Outdoors shows offer a chance to learn indoors
Fishing, hunting and boating enthusiasts have plenty of chances to learn more about the outdoors at several events this winter.
Seattle Times staff reporter
It's showtime in the Pacific Northwest as two popular outdoor shows are heading indoors.
The Washington Sportsmen's Show is Jan. 23-27 at the Puyallup Fair and Events Center, offering fish and hunting attractions, plus a wide range of "how to" seminars.
Get tips from fishing experts at the unique, indoor Steelhead River, Fly Casting Pond, Fly Tying Theater or Warm Water Demo Tank.

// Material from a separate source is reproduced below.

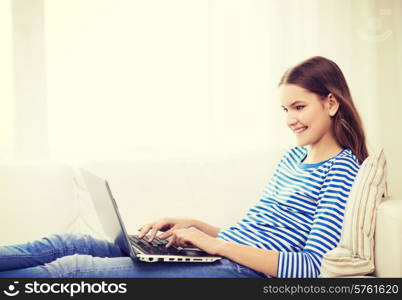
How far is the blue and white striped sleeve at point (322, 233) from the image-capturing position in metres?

Fishing pros sharing tactics and techniques are Buzz Ramsey, Bob Kratzer, Anton Jones, Del Stephens, Jack Mitchell, Jim Higgins, Don Simonson, Ron Hobbs, Marc Marcantonio, Scott Haugen and Pat Murphy.
There will also be camp cooking demonstrations from Herb Good, Tiffany Haugen, and Dutch oven expert Cee Dub Welch.
Hunters can bring their prized heads, horns or horn/antler sheds to be measured and scored by representatives from Boone and Crockett or Pope and Young at the "Head & Horns" display.
Always a popular attraction is the Kid's Free Trout Pond, which is stocked with thousands of trout and provides those 12-and-under a chance to catch-and-keep or release a fish.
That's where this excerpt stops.